The role of dendritic cells in adjuvant-induced immune responses

Abstract

Dendritic cells (DCs) are sentinels of mucosal surfaces, residing directly under the epithelial layer. DCs are among the first cells that come in contact with pathogens and have the unique ability to activate T cells that subsequently can aid B cells to produce antibodies with high affinity. T and B cells constitute our immunological memory that protects us from reinfections – the basis for vaccination. Vaccines composed of purified antigens, confer high specificity but have low intrinsic immunogenicity, and require therefore an adjuvant that enhances the response. The most potent adjuvants are often toxic, and consequently a limited number of adjuvants are available for clinical use, mucosal adjuvants in particular. Therefore, a better understanding is needed concerning the interactions between adjuvants and DCs in order to unveil the mechanisms of adjuvanticity. Here we have in vivo studied the role of DCs and the characteristics of the immune response after immunization with different adjuvants.

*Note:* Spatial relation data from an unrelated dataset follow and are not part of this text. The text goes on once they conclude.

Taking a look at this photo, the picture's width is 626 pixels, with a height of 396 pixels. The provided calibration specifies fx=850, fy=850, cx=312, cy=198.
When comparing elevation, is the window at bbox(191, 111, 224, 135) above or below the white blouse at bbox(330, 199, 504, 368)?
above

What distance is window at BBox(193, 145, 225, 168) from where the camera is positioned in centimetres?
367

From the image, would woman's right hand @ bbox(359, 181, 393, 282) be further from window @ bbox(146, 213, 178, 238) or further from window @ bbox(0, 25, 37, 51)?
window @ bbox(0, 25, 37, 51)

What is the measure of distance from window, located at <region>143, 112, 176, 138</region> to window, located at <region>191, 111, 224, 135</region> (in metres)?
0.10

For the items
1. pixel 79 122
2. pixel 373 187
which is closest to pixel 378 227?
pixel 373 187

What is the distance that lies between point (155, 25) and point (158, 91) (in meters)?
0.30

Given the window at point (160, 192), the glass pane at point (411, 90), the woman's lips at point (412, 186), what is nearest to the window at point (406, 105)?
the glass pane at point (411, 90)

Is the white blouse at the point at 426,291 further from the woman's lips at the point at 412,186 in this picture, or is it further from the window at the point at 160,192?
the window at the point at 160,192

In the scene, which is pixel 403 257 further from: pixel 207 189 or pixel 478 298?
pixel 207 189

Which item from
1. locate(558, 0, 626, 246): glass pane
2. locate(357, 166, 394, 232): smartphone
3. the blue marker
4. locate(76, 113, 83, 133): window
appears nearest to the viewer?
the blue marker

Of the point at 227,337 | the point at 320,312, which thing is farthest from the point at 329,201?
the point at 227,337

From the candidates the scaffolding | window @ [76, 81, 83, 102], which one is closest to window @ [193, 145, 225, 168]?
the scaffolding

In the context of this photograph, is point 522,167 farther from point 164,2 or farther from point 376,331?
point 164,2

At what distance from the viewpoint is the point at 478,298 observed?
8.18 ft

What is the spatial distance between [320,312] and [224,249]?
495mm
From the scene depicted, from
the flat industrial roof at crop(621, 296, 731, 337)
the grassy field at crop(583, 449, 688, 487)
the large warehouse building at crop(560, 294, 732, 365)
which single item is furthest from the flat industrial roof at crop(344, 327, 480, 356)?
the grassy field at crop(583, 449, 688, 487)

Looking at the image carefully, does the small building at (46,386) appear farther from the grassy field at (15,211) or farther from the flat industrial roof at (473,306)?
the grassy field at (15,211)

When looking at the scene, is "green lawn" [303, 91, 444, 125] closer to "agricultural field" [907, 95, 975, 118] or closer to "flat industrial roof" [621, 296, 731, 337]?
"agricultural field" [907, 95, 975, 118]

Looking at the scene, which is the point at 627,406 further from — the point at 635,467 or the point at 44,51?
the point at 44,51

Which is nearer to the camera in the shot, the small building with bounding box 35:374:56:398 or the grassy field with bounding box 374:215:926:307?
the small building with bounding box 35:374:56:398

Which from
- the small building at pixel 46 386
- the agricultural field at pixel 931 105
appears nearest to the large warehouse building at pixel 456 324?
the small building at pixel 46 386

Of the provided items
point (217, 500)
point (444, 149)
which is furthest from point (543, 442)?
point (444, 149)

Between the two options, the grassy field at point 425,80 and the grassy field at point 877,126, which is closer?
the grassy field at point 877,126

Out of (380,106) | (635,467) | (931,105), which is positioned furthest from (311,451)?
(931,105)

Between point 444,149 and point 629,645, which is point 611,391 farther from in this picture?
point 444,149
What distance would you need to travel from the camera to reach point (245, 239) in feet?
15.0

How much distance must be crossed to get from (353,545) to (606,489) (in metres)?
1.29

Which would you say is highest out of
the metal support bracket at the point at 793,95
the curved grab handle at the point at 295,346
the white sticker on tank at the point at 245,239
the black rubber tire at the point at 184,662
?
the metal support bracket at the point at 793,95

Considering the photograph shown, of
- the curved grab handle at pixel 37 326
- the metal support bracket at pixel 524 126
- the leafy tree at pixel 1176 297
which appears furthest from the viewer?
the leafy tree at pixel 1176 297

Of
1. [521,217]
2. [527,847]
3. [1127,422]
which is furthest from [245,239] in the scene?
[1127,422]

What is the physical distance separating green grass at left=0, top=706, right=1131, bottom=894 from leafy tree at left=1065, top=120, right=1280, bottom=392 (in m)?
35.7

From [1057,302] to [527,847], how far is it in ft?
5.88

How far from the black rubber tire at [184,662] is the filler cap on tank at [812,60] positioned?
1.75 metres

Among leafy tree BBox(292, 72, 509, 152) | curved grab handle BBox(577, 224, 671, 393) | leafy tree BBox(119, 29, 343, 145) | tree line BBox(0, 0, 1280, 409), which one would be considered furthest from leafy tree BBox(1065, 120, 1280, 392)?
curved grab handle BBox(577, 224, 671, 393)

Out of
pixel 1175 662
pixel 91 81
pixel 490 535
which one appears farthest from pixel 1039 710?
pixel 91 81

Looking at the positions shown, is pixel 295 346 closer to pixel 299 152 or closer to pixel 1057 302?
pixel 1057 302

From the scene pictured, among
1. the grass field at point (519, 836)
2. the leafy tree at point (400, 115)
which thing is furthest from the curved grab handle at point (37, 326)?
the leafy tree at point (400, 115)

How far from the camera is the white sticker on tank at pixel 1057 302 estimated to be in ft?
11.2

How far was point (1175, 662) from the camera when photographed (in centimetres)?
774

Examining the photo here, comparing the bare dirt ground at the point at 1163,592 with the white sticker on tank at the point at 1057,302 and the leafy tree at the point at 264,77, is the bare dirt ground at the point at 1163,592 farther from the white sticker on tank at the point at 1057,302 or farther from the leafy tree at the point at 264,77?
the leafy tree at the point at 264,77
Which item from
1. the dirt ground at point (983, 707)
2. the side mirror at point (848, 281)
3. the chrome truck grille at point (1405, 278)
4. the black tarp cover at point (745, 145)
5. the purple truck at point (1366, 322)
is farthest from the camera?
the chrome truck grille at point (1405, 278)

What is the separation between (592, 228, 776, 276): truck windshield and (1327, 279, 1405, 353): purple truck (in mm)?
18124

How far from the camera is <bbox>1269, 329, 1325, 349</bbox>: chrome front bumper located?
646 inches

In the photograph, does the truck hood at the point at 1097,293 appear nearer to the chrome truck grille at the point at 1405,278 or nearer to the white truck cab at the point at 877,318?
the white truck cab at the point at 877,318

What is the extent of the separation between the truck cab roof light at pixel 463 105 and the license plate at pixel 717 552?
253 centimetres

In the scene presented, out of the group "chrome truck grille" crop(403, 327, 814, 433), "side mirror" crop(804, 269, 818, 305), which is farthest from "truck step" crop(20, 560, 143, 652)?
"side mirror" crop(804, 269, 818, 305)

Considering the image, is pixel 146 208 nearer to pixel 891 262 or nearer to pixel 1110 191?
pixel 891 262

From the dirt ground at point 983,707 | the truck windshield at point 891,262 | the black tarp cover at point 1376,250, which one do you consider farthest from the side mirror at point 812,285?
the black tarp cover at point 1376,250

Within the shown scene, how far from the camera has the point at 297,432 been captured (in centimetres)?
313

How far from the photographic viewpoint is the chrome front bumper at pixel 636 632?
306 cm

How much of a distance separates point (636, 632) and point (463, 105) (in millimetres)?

Adenoviral (Ad) vaccine vectors inducing expression of ovalbumin (OVA) at different subcellular locations were used in a mouse model in which conventional DCs (cDCs) could be depleted. We show that cDCs are required for activation of T cells although a direct transduction of cDCs by Ad-vectors is not essential. Further we determine that secreted and membrane-anchored antigens are superior at activating antigen-specific CD4+, cytotoxic CD8+ T lymphocytes as well as generating a serum IgG response compared to intracellulary expressed OVA. Cholera toxin (CT) is one of the most potent mucosal adjuvants. CT binds the ubiquitously expressed ganglioside GM1 leading to efficient uptake that in epithelial cells results in secretion of fluid into the lumen. After oral immunization with OVA and CT we find that chimeric mice lacking GM1 on hematopoietic cells, and specifically GM1-expressing DCs, fail to induce adaptive immune responses to OVA. We conclude that CT does not require the toxic epithelial cell interaction for its adjuvant activity but is dependent on direct binding of GM1 on intestinal DCs. To become plasma cells producing high affinity antibodies, B cells must undergo affinity maturation in the germinal center where they are dependent on the help of follicular helper T cells. In DC-depleted mice, we show that immunization with the adjuvant poly(I:C) and non-limiting doses of OVA generates follicular T helper cells (Tfh) and germinal centers in absence of DCs. In contrast, B cell interactions are required for a fully differentiated Tfh phenotype and the activation of a Th1 mediated T cell response is totally dependent on DCs.

Strategies targeting vaccine antigens to DCs are becoming more promising as novel DC-specific receptors are being discovered. Taken together our results show great heterogeneity concerning the role of DCs in adjuvant-induced immune responses. How to modulate and take advantage of the interactions between adjuvants and DCs will be crucial knowledge in the construction of future more effective and safe vaccines.